The European Investment Bank (EIB) is aiming to attract private finance into residential energy efficiency modernisation via a guarantee scheme funded by the Lithuanian Government.
The Lithuanian Leveraged Fund, a guarantee scheme funded with EUR 100 million of EU Structural and Investment Funds and national resources, comes in support of energy efficiency investments to cut energy bills in thousands of Lithuanian homes. The structure will maximise the funds available for the “Multi-apartment Building Modernisation Programme”, a key government priority with national and municipal backing.
The fund will enable banks to increase their lending under the terms of the Modernisation Programme, thus boosting its scale and outreach across Lithuania. Rolling out the guarantee is expected to generate bank lending of up to EUR 500 million for modernisation loans, enabling the modernisation of up to 32,500 apartments in nearly 1,500 multi-apartment buildings, until 2023. This will multiply the available public resources five times in a period of growing demand for energy efficiency investments in residential housing across the country.
“With the signature of the Leveraged Fund agreement we continue to expand on the successful JESSICA programme and take a big step forward in terms of effectively using EU funds to attract private resources for renovation of multi-apartment buildings in Lithuania.” said Romualdo Massa Bernucci, EIB Deputy Director General,
The Leveraged Fund will enable tens of thousands of apartment owners to refurbish their houses and enjoy significant energy savings.
“The success of this programme will have a substantial positive effect on the sustainable economic growth in the country and can improve the lives of many Lithuanians.”
Finance Minister Rasa Budbergytė added: “By establishing this risk-sharing fund we encourage an active contribution of private capital towards the renovation of multi-apartment buildings, part of which will be guaranteed by EU funds. We believe that this financial instrument will accelerate renovation works and help achieve higher efficiency. In its own right this is good news for the construction sector, which will have more work, as well as for the people, who will be able to enjoy their renovated warmer homes, while saving money on heating.”

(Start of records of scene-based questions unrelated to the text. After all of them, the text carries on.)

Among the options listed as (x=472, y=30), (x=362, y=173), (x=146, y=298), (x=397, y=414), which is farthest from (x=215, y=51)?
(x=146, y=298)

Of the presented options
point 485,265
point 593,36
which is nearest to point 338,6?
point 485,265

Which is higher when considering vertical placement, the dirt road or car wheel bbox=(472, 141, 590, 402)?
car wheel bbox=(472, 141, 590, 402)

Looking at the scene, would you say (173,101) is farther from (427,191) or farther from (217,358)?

Minister of Environment Kęstutis Trečiokas said: “Renovation is an area that yields stunning results and its positive changes can be felt by almost everyone. After refurbishing their houses, hundreds of thousands of Lithuanian residents enjoy nicer surroundings and, I have no doubt, are happier. I am very glad that along with the reduction in energy consumption in the renovated houses, CO2 emissions have decreased significantly as well. In the renovated buildings, more than 40% of the energy used for heating is saved, which is yet another step towards the preservation of the environment and a rational consumption of natural resources.”